The Sing dollar will be added to the China Foreign Exchange Trade System (CFETS) platform, which currently offers transactions between the yuan and 10 foreign currencies. The announcement came on Monday (Oct 27), after an agreement at the Joint Council for Bilateral Cooperation (JCBC) in Suzhou, co-chaired by Deputy Prime Minister Teo Chee Hean and Chinese Vice Premier Zhang Gaoli.
Previously, companies that wanted to convert a large amount of Sing dollars to renminbi (RMB) or vice versa had to do so via an intermediate currency such as the US dollar.
"This will lower foreign exchange transaction costs and encourage greater use of the two currencies in cross-border trade and investments," the Monetary Authority of Singapore (MAS) said in a news release on Monday.
DPM Teo called this is a "major and significant" development which will reduce the cost of doing business and make it more convenient.
Last year, China was Singapore's biggest trading partner, while the city-state was China's top foreign investor. Mr Teo also noted that Singapore is a major RMB hub for the internationalisation of the Chinese currency.
"I still remember my first visit to China 30 years ago, the currency was not even unified then. We had foreign exchange certificates, and you know, it was just not tradeable at all. And today we have direct trade between the renminbi and the Sing dollar, and that's quite a major and a significant development," DPM Teo said.
DIRECT CURRENCY TRADING 'KEENLY ANTICIPATED'
The move comes amid recent efforts by the private sector to forge closer collaboration between Singapore and London - two key offshore RMB centres. For instance, a private sector-led UK-Singapore Financial Dialogue will take place in Singapore in January next year.
Said Mr Suan Teck Kin, Senior Economist at UOB: "If European businesses need to settle whatever that they need to during the Asian time zone, Singapore will be one of the places they can go to. So, the more connections that you have, the more liquidity you can generate, for example. It is kind of like a water pool. If you have more pipes to different pools, that means you can establish a larger volume of RMB liquidity."
Industry players, such as Standard Chartered Bank, say the commencement of direct RMB-Sing dollar trading had been "keenly anticipated" and the move should boost the appeal of offshore RMB in the region, as well as strengthen Singapore's position as a leading offshore RMB hub.
"This is one thing which the market has been keenly anticipating and waiting for, which is direct trading between the Chinese yuan and the Sing dollar," said Mr Motasim Iqbal, head of Transaction Banking Singapore at Standard Chartered Bank.
"With the amount of foreign exchange involved and the amount of foreign exchange risk that is also involved with it, the ability to quote pricing - both in Sing dollars and RMB - will definitely bring in a lot more pricing transparency, so the market is clearly looking forward to it. With Singapore's position as the largest foreign exchange trading centre in Asia, I think this is something which will definitely benefit the entire corporate space."
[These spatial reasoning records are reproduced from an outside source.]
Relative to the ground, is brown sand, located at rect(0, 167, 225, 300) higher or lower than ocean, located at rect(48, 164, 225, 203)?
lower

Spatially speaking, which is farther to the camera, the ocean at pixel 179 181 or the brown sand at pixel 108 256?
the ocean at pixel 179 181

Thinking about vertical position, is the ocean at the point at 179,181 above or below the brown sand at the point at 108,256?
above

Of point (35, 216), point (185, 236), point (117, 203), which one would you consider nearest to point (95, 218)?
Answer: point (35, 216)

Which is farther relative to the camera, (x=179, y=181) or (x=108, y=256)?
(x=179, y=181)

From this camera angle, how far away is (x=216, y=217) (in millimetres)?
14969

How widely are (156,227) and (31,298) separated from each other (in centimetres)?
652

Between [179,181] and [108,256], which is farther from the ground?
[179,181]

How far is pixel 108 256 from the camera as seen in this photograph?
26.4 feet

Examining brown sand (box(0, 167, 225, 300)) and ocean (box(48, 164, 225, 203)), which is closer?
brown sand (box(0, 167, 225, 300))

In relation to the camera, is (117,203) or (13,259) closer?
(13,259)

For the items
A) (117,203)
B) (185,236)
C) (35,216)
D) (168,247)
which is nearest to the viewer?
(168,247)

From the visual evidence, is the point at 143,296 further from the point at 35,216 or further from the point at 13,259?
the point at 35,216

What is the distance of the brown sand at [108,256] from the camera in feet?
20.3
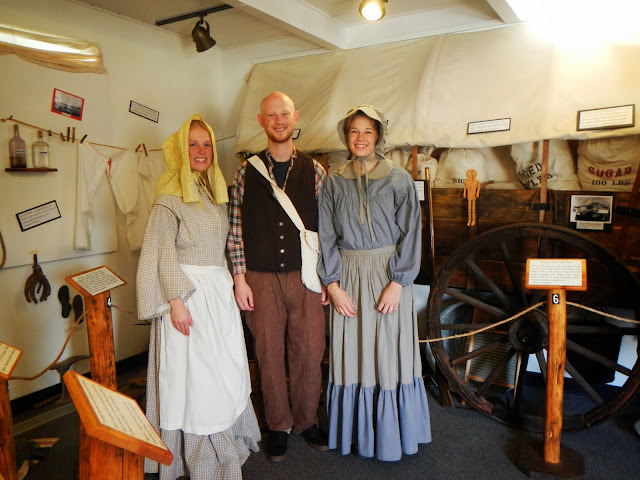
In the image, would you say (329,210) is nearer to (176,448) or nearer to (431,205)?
(431,205)

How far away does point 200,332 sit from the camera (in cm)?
191

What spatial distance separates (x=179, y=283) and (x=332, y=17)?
220cm

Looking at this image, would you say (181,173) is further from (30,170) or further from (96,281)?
(30,170)

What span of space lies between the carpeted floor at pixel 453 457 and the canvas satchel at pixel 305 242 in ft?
2.72

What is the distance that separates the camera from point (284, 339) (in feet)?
7.38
"Having the ability to directly convert the two currencies complements the city-state's existing capabilities, laying an even stronger foundation for Singapore to nurture a Sing-Yuan market," StanChart added in a statement. "This move will also bring about enormous potential for the development and innovation of financial products and instruments."
United Overseas Bank (China) - which has been approved by China's central bank as a market maker for direct trading between the RMB and Sing dollar - said the direct trading will encourage more companies in Singapore to adopt the RMB for trade settlement.
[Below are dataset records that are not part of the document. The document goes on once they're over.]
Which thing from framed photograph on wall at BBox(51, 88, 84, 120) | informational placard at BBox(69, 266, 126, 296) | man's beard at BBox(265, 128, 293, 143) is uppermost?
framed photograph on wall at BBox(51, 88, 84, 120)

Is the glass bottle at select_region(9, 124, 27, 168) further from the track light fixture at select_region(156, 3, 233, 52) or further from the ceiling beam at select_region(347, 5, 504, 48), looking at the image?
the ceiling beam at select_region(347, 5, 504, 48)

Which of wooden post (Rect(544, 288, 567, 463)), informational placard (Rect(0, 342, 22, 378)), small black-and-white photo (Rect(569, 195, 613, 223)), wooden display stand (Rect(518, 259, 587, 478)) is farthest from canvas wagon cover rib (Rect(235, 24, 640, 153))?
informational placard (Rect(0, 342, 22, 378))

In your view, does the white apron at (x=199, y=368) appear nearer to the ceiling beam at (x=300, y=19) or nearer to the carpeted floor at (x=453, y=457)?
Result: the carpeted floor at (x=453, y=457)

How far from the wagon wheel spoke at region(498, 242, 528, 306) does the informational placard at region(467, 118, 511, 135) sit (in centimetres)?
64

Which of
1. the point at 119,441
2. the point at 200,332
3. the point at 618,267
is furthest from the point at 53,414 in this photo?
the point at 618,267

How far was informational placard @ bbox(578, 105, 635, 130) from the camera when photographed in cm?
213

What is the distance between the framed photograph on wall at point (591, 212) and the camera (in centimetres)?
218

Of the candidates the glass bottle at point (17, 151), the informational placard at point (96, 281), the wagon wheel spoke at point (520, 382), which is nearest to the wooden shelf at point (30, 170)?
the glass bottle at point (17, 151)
"Customers stand to benefit most from the direct trading facility as they can expect lower FX conversion costs as well as faster payments and receipts for their transactions," said Mr Eric Lian, President and CEO of UOB (China).
Besides UOB, OCBC and DBS Group were also appointed market makers for direct trading between the Sing dollar and RMB.
MAS also announced that Singapore proposed to allow China-incorporated financial institutions to issue RMB-denominated debt instruments in Singapore directly. "This will help to diversify long-term funding for Chinese financial institutions by allowing them to tap into the international institutional investor base in Singapore," MAS said.
Both countries also agreed to strengthen cooperation in the areas of capital markets and insurance. MAS and the China Securities Regulatory Commission will study measures to enhance collaboration between the derivatives markets of Singapore and China. MAS and the China Insurance Regulatory Commission will also explore collaborative initiatives in the area of catastrophe risk insurance.
MAS Deputy Managing Director Jacqueline Loh said: "The successful implementation of the financial cooperation initiatives and the new areas of cooperation agreed at the 11th JCBC meeting bear testament to the excellent relations between MAS and its counterparts in China. As China proceeds with its structural transformation and financial reform, financial cooperation between the two countries will grow in importance and mutual benefit."